▸ Document:
The San Jose, Calif.-based company sells software called Cassatt Collage that governs how software applications run on a pool of servers. A new option called the Web Automation Module extends to software running on Java application servers.

Cassatt is one of a host of start-ups and established computing powers embracing virtualization, which substitutes a virtual foundation for software rather than the real one it's designed to use.

Virtualized hardware, for example, can make it easier to use servers more efficiently by running multiple operating systems simultaneously. Cassatt's software steps in a layer above that, though, controlling higher-level software and letting it be moved from one machine to another.

Cassatt's new module takes advantage of the fact that Sun Microsystems' Java software already employs virtualization, said Rich Green, a former Sun Microsystems employee and now executive vice president of products. Each Java program already runs in a software environment called a Java virtual machine.

Cassatt's new module controls Java software by assigning new computing resources if performance isn't up to preset levels or moving it to a new machine if the one it's running on fails. It also lets administrators pool Java server resources into a central resource, replacing large numbers of underutilized servers with fewer machines running closer to top capacity. "We're seeing server consolidation numbers of about five to one," Green said.

The product is certified to work with BEA Systems' Java software foundation, WebLogic, but later will expand to other Java application servers including JBoss and IBM's WebSphere. The order is no surprise: A Cassatt founder, Bill Coleman, also helped launch BEA.

Cassatt's control software costs about $100,000 for a 40-server pool. Adding the Web Automation Module increases the cost by about $5,000 per server, the company said.

The company has about 100 employees now, 20 in Colorado who had been members of Sun's N1 automation software team that Cassatt hired en masse, Green said.

▸ Entries supplied:

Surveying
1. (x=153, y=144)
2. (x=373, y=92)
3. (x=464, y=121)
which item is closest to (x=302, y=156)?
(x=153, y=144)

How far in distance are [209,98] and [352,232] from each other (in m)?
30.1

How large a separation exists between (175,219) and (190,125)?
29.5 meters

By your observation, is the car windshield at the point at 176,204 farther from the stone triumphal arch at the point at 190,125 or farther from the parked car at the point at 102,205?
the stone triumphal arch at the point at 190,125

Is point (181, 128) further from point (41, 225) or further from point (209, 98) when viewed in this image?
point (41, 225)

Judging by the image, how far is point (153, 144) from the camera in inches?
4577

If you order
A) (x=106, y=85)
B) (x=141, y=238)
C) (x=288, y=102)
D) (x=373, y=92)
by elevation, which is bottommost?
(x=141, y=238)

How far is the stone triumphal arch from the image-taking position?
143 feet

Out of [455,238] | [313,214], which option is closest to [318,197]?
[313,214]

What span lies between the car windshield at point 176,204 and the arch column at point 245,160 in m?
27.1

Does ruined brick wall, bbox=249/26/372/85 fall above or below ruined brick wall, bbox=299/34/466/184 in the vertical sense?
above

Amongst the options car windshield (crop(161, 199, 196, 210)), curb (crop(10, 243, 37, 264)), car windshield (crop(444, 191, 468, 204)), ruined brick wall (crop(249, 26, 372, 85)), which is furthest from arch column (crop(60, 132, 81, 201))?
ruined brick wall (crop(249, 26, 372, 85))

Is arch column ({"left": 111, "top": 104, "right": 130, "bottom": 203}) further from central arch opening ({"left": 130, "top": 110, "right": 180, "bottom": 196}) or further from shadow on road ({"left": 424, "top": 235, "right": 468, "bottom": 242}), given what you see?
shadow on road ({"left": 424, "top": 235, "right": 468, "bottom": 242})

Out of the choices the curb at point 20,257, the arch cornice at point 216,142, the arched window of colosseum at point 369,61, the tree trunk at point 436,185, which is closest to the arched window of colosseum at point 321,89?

▸ Aim:
Answer these questions from the article on Cassatt:
1. What is the name of the new option that extends Cassatt Collage to software running on Java application servers?
2. Which Java software foundation is the product certified to work with?
3. About how much does Cassatt's control software cost for a 40-server pool?

▸ Solution for this task:
1. The Web Automation Module.
2. BEA Systems' WebLogic.
3. About $100,000.